*** Opening of Passage shown ***

We arrived in Phnom Penh around dinner time and after checking in decided to head out on the town. We ate at the FCC (foreign correspondents club), the site where many foreign correspondents ate and lived during the Vietnam War and after. Phnom Penh, more than anywhere we had been, bears the scars of a country of recent civil war, and only recent investment from the West. There were homeless people on the streets, several men offered us drugs and/or girls under there breaths as we walked by and the streets were only lit occasionally – all which lead to Sarah being slightly terrified! However, Eddie and Shane were determined to press on and see the city so after dinner we stopped at a bar for some drinks. We ended up having a wonderful time and meeting several foreign travelers as well as Cambodians. The Cambodian people are extremely warm, have a wonderful sense of humor, and actually speak better English than anywhere we have visited in SE Asia! It struck us, however, that they have a complex relationship with tourists and the West. While they depend on us for their livelihood, they are largely exploited by us—generally; tourists come to see evidence of their recent genocide and/or sex (at least to Phnom Penh). But all of this actually made spending a few hours with both native guys and girls at a bar among other Western travelers an experience neither of us will forget.

*** Close of Passage shown ***
*** Opening of Dataset ***

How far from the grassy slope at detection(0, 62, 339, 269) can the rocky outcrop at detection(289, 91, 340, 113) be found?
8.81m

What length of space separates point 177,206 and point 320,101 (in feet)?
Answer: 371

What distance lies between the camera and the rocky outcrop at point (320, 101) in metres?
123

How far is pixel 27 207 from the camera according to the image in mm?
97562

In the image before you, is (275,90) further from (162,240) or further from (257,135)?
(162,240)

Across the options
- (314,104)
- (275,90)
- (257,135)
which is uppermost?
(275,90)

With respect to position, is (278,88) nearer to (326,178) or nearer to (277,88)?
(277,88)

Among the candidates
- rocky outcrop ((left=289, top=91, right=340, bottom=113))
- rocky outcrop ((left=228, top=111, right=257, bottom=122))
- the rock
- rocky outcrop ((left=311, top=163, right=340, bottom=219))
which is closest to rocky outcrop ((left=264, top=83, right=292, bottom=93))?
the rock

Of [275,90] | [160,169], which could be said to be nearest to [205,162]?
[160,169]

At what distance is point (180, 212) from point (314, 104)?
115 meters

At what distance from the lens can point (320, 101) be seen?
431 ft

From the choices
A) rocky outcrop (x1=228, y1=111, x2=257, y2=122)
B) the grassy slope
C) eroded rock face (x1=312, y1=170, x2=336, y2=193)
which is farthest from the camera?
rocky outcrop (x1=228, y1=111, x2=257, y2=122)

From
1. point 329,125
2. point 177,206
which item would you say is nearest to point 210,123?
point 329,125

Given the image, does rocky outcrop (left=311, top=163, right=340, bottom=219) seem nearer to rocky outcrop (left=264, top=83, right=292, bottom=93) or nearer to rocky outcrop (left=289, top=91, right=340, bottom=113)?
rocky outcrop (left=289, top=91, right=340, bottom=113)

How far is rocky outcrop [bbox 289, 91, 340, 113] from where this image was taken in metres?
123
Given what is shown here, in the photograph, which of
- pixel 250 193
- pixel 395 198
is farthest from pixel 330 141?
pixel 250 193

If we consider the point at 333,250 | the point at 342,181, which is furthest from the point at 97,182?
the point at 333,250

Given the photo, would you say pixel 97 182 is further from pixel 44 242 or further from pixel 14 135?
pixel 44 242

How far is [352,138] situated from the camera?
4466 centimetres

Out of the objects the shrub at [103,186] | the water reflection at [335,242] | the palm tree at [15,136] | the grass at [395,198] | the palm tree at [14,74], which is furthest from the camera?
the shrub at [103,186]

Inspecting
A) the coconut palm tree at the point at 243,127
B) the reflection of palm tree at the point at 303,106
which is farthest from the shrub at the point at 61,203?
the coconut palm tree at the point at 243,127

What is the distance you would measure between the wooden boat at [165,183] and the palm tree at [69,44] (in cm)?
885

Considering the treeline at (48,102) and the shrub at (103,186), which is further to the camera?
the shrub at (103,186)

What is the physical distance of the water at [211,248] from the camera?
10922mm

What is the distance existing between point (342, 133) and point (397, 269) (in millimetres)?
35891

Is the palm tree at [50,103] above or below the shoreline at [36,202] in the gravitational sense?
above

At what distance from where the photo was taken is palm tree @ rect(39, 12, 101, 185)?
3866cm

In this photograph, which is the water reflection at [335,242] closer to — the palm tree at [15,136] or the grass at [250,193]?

*** Close of Dataset ***

Problem set
1 > In the Phnom Penh travel account, where did the travelers eat on their first evening in the city?
2 > Render this sentence from the Phnom Penh travel account in Spanish: "We ended up having a wonderful time and meeting several foreign travelers as well as Cambodians."
3 > Write a continuation of the Phnom Penh travel account that picks up after its final sentence.
The items come from a different source than the Phnom Penh travel account.

Written responses
1 > They ate at the FCC, the foreign correspondents club.

2 > Terminamos pasándola de maravilla y conociendo a varios viajeros extranjeros, además de camboyanos.

3 >
The next morning we started our day of touring Phnom Penh, the capital of Cambodia. We began at the Royal palace, the Kings residence. It was built by the French in 1866 then rebuilt in 1917 in traditional Khmer style to symbolize their independence from France. Behind the palace is the silver pagoda which used to house the Emerald Buddha. Several of the smaller statues had been stolen by the Khmer Rouge to be sold but many of the larger ones still remained and it is a holy place for the Cambodian people and the King.
After the palace we began learning more about the Pol Pot regime, the Khmer Rouge and the genocide that lasted from 1975-1978 (although the Khmer Rouge continued guerrilla warfare against the government until the early 1990s). We began at S21 (security prison 21) that was housed at the Tuol Sleung primary school. The school complex was divided into 4 areas and the prisoners were divided into VIP (receiving the most torture) and mass detention cells. Only 7 people survived this prison and the atrocities that Pol Pot and the Khmer Rouge committed were the worst acts of torture and hatred that any of us had encountered. Pol Pot had studied the philosophy of Marx and was aiming for an entirely equal society therefore anyone with any education whatsoever (education was determined by those who could write to 10 and those who could not!!) was tortured and killed. It was truly horrible and disastrous for the country with absolutely no redeeming aspects. As mentioned above, and as expected, this continues to shape the way Cambodians interact with each other and outsiders. Most Cambodians have lost many relatives as nearly 35% of the population was executed or died of starvation. In many ways, Cambodians seemed to have the most acute sense of human nature and the importance of maintaining a sense of humor through it all. I think we both learned a lot from our time there.
To continue the depressing tour of this side of Cambodia’s past, we visited the killing fields. This is where prisoners were taken, once the prisons were too full, to be killed in gruesome ways. You could still see scraps of clothing in the ground and pieces of teeth and bone sticking up. There were several mass graves that were marked and a large memorial had been erected, full of the skulls that were found here after the Khmer Rouge fled the city. It was sobering to say the least.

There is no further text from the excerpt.